The United States’s defence secretary has contradicted President Donald Trump by saying the country’s military had no plans to bomb Iranian cultural sites amid threats of retaliation from Tehran over the US assassination of its top military commander, Qassem Soleimani.
Speaking to reporters on Monday, Mark Esper said the US military will “follow the laws of armed conflict”.
When pressed if that ruled out hitting cultural sites, Esper said pointedly: “That’s the laws of armed conflict”.
In comments that sparked an international outcry, Trump first raised the prospect of attacking cultural sites in a tweet on Saturday and reiterated that view to reporters the next day.
“We have targeted 52 Iranian sites (representing the 52 American hostages taken by Iran many years ago), some at a very high level & important to Iran & Iranian culture, and those targets, and Iran itself, WILL BE HIT VERY FAST AND VERY HARD,” he tweeted.
….targeted 52 Iranian sites (representing the 52 American hostages taken by Iran many years ago), some at a very high level & important to Iran & the Iranian culture, and those targets, and Iran itself, WILL BE HIT VERY FAST AND VERY HARD. The USA wants no more threats!
— Donald J. Trump (@realDonaldTrump) January 4, 2020
His Twitter message caught administration officials off-guard and prompted immediate condemnation from legal scholars, national security experts and Democratic politicians. But the president stood by his threat on Sunday.
“They’re allowed to kill our people. They’re allowed to torture and maim our people. They’re allowed to use roadside bombs and blow up our people,” he told reporters travelling with him on Air Force One.
“And we’re not allowed to touch their cultural sites? It doesn’t work that way.”
‘Violation of international law’
The split between the president and his Pentagon chief came amid heightened tensions with Tehran following the US drone strike on Friday that killed Soleimani, the head of Iran’s elite Quds Force, near the airport in Iraq’s capital, Baghdad.
Soleimani’s assassination has sharply escalated tensions with Iran, raising fears of all-out conflict.
Iran has pledged “severe revenge” for the killing while other pro-Iran leaders in the region, including the head of Lebanon’s Hezbollah movement Hassan Nasrallah, have also promised to avenge his death.
Washington argues it killed Soleimani in self-defence, aiming to disrupt his plans to attack US personnel and interests.
Attacking cultural sites with military action is considered a war crime under international law, including a United Nations Security Council resolution supported by the Trump administration in 2017 and the 1954 Hague Convention for the Protection of Cultural Property.

- **Dataset content**:
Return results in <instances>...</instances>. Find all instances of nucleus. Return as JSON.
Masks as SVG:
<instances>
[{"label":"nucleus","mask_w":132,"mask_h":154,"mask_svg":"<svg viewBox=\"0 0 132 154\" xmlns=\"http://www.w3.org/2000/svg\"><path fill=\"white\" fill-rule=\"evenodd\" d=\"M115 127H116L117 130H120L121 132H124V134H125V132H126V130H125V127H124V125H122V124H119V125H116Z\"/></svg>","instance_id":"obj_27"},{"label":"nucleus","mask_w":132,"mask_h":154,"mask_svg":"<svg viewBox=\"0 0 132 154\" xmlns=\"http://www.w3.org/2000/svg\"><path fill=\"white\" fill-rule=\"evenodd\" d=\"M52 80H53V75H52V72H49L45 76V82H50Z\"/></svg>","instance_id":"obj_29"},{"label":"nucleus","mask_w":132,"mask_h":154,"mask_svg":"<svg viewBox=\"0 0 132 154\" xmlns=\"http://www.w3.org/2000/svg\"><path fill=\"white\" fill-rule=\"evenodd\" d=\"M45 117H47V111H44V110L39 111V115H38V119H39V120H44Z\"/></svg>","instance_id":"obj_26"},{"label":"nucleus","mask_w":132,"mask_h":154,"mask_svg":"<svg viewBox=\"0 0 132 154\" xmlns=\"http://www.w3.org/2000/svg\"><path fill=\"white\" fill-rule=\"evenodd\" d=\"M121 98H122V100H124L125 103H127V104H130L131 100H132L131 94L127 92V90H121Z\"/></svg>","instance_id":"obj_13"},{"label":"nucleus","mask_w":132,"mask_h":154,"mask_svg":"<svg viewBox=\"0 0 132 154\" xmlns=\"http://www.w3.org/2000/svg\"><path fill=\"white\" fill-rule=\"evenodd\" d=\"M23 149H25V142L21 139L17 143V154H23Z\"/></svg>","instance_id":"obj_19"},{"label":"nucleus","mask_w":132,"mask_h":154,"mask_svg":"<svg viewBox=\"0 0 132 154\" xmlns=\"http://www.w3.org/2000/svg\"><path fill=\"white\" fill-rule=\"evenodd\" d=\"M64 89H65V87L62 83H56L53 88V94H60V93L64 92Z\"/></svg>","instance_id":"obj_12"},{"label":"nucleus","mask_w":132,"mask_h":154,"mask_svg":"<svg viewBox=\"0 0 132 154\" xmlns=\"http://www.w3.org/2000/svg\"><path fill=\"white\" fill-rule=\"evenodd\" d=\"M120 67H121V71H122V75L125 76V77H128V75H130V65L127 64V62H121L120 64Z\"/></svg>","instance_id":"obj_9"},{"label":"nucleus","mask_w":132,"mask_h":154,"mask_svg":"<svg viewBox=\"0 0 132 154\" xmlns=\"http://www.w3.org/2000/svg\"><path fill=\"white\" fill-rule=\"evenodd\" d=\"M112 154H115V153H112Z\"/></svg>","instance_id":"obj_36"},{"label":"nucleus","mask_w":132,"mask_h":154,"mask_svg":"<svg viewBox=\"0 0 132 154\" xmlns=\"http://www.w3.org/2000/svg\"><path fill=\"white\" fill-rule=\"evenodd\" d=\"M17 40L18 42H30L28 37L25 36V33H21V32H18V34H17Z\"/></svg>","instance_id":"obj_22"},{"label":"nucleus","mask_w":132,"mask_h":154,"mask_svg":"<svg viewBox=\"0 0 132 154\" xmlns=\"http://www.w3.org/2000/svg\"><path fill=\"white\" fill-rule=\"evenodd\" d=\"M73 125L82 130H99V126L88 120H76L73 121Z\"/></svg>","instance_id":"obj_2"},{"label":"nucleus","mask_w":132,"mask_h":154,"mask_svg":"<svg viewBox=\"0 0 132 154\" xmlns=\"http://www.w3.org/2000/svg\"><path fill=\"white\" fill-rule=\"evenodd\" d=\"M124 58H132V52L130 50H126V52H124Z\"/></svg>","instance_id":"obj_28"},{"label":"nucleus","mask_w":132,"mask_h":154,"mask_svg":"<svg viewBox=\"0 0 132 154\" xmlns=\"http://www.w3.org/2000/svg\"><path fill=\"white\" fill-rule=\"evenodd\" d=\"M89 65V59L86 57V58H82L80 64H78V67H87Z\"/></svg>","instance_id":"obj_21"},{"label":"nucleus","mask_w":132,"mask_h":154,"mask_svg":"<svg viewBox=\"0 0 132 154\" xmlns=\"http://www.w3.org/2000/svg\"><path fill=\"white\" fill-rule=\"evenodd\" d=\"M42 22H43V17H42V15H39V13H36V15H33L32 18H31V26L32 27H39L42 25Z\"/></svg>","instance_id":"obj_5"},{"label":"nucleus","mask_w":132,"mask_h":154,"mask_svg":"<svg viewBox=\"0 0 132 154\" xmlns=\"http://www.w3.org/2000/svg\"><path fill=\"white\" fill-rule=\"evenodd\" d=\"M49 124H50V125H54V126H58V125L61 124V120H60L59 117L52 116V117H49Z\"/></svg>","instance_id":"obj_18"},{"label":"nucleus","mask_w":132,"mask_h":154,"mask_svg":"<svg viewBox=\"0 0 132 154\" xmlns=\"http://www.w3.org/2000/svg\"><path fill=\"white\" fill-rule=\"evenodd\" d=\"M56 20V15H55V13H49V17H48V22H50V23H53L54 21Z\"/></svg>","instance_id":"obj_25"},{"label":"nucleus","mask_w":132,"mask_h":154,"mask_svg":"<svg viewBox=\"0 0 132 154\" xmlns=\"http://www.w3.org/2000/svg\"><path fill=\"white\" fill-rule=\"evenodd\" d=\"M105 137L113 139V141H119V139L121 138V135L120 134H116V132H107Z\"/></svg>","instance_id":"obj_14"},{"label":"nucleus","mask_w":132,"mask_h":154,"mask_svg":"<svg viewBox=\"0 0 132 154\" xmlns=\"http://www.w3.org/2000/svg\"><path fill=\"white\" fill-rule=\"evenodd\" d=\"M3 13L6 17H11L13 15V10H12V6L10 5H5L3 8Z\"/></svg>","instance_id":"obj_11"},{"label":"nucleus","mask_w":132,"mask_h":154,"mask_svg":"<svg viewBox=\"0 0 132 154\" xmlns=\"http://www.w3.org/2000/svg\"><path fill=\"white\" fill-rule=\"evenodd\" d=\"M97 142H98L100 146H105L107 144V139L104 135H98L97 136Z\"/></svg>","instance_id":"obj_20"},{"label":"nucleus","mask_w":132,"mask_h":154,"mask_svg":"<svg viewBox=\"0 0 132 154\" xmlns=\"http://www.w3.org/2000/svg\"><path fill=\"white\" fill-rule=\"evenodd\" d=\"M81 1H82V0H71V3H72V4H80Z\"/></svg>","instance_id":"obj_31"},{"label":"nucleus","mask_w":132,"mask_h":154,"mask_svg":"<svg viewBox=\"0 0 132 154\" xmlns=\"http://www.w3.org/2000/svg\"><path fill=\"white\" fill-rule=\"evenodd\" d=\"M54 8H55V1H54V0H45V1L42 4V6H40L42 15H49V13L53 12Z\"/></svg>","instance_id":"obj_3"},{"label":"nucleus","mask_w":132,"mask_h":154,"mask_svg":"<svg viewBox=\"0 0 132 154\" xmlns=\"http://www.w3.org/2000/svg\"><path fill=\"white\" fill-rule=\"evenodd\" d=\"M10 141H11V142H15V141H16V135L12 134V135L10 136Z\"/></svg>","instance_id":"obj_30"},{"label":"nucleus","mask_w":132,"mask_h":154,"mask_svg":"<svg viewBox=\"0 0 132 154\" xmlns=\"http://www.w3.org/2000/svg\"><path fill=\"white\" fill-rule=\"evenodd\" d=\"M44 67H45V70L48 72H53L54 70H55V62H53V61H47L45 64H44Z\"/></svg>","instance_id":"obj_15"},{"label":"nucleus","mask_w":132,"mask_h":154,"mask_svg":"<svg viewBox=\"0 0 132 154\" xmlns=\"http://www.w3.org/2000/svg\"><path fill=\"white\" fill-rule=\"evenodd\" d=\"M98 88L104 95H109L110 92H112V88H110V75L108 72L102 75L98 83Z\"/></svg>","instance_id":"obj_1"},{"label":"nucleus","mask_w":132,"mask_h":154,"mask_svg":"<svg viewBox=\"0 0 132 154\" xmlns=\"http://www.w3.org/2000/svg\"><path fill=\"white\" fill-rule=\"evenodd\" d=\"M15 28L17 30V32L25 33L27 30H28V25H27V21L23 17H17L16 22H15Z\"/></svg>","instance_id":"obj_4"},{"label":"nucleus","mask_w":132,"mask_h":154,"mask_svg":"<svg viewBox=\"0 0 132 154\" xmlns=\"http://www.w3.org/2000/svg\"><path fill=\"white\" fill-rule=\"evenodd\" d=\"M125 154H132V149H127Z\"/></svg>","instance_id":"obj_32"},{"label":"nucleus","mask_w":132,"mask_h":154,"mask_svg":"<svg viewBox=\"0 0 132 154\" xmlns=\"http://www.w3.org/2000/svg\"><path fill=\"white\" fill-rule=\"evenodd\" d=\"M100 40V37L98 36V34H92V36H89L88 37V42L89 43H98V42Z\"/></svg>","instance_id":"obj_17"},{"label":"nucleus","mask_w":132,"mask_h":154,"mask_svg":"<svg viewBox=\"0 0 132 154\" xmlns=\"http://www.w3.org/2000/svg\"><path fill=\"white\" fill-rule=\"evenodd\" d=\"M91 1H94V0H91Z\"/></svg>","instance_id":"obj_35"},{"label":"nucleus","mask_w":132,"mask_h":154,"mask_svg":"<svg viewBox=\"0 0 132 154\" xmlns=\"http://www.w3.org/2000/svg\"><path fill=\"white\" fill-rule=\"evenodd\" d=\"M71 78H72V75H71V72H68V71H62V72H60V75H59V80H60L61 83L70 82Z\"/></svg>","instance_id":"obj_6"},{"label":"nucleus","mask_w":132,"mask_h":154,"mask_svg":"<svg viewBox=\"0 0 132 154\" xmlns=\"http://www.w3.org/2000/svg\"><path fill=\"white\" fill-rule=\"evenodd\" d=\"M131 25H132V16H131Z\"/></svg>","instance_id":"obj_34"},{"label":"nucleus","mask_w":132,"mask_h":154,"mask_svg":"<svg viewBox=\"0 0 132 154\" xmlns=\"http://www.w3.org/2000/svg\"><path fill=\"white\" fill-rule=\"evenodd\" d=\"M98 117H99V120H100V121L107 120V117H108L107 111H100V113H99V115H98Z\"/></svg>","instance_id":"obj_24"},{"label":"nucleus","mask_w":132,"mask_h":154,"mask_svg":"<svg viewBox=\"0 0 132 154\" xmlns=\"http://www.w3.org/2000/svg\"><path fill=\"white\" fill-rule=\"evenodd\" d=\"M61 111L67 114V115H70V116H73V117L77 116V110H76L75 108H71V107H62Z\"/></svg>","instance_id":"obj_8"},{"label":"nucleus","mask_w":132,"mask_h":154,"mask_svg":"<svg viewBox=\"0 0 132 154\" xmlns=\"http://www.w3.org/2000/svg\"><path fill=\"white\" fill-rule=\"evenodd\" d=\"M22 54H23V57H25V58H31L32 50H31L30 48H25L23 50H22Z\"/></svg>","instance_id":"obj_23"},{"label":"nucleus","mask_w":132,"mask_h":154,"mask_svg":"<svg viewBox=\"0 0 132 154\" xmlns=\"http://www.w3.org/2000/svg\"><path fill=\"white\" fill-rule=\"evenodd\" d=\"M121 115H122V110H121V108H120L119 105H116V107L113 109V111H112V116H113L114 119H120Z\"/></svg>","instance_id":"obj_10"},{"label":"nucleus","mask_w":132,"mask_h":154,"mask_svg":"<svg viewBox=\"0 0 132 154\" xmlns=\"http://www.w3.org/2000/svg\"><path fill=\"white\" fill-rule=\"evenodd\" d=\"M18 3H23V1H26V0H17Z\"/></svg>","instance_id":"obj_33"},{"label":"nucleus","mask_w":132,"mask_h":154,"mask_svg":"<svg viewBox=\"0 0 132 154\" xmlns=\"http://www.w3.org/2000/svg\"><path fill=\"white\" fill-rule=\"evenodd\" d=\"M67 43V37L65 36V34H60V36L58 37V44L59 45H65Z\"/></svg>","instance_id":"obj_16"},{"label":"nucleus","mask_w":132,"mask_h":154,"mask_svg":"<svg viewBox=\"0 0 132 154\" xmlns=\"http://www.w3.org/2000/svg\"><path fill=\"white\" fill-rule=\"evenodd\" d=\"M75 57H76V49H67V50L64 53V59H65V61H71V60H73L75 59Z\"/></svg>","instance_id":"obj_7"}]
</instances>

- **Brief 1**:
Answer these questions using the article on Iranian cultural sites.
(a) What did Mark Esper say the US military will follow?
(b) How many Iranian sites did Trump say had been targeted, and what did that number represent?
(c) Where was Soleimani killed?
- **Brief 2**:
In one to three sentences, explain the reason Washington gives in the article on Iranian cultural sites for killing Soleimani.
- **Brief 3**:
Continue the article on Iranian cultural sites from where it stops.

- **Exercise result 1**:
(a) The laws of armed conflict.
(b) 52 sites, representing the 52 American hostages taken by Iran many years ago.
(c) Near the airport in Baghdad, the capital of Iraq.

- **Exercise result 2**:
Washington argues that it killed Soleimani in self-defense. Its aim was to disrupt his plans to attack US personnel and interests.

- **Exercise result 3**:
On Monday, the UN’s cultural agency reminded the US and Iran that they had signed treaties committing not to harm cultural heritage in the event of armed conflict.
At a meeting with the Iranian ambassador to the Paris-based organisation, UNESCO Director-General Audrey Azoulay said provisions of the 1954 and 1972 conventions, ratified by the US and Iran, should be observed.
Iran is home to 22 UNESCO World Heritage Sites.
They include the ancient ruins of Persepolis, the grand mosque of Isfahan, and the Golestan Palace in Tehran, where the last Shah to rule Iran was crowned in 1967.
Outside the Pentagon, Trump’s threats were met with condemnation in the US.
“It shows that he is somewhat deranged about this,” said Senator Tim Kaine. “The pledge to attack cultural sites, likely, is a violation of international law.”
The threats also drew reaction from the art world.
The Association of Art Museum Directors (AAMD), a body representing 225 art museums in the US, Canada, and Mexico urged that “in the event of hostilities, steps be taken to protect the cultural heritage of both Iran and Iraq.”
“The region is home to unique and irreplaceable artifacts and archaeological sites, and AAMD strongly urges international engagement to protect and preserve our shared cultural heritage,” the North American organisation said in a statement.
“The targeting of sites of global cultural heritage is abhorrent to the collective values of our society,” museum leaders at the Metropolitan Museum of Art in New York, said.
“At this challenging time, we must remind ourselves of the global importance of protecting cultural sites – the objects and places by which individuals, communities, and nations connect to their history and heritage.”
British Prime Minister Boris Johnson also distanced himself from Trump’s threats.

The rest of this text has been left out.